Zhang Xuguang, Liu Yunmeng, Duan Huixian, Zhang E
Shanghai Institute of Technical Physics, Chinese Academy of Sciences, Shanghai 200083, China.
Key Laboratory of Infrared System Detection and Imaging Technology, Chinese Academy of Sciences, Shanghai 200083, China.
Sensors (Basel). 2023 Jul 11;23(14):6315. doi: 10.3390/s23146315.

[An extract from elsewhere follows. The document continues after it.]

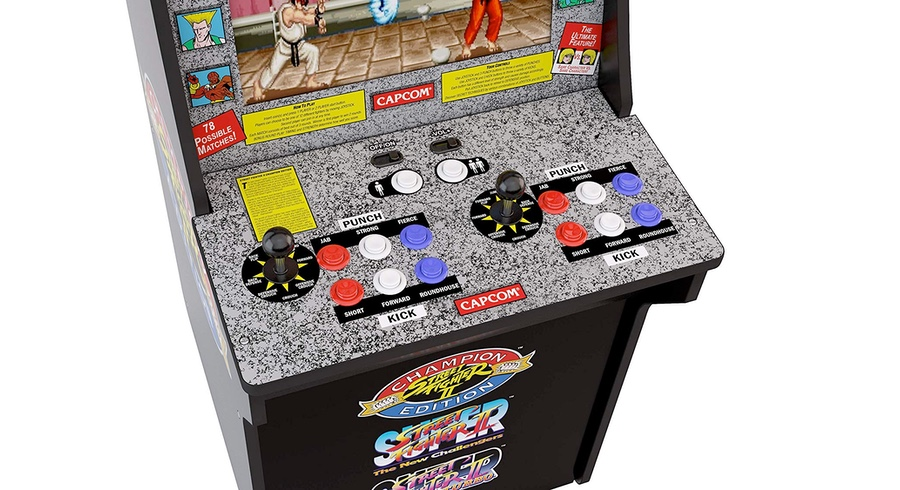 Digg Deals: Take $112 Off Street Fighter Arcade Mini Cabinet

Compared to wide-field telescopes, small-field detection systems have higher spatial resolution, resulting in stronger detection capabilities and higher positioning accuracy. When detecting by small fields in synchronous orbit, both space debris and fixed stars are imaged as point targets, making it difficult to distinguish them. In addition, with the improvement in detection capabilities, the number of stars in the background rapidly increases, which puts higher requirements on recognition algorithms. Therefore, star detection is indispensable for identifying and locating space debris in complex backgrounds. To address these difficulties, this paper proposes a real-time star extraction method based on adaptive filtering and multi-frame projection. We use bad point repair and background suppression algorithms to preprocess star images. Afterwards, we analyze and enhance the target signal-to-noise ratio (SNR). Then, we use multi-frame projection to fuse information. Subsequently, adaptive filtering, adaptive morphology, and adaptive median filtering algorithms are proposed to detect trajectories. Finally, the projection is released to locate the target. Our recognition algorithm has been verified by real star images, and the images were captured using small-field telescopes. The experimental results demonstrate the effectiveness of the algorithm proposed in this paper. We successfully extracted hip-27066 star, which has a magnitude of about 12 and an SNR of about 1.5. Compared with existing methods, our algorithm has advantages in both recognition rate and false-alarm rate, and can be used as a real-time target recognition algorithm for space-based synchronous orbit detection payloads.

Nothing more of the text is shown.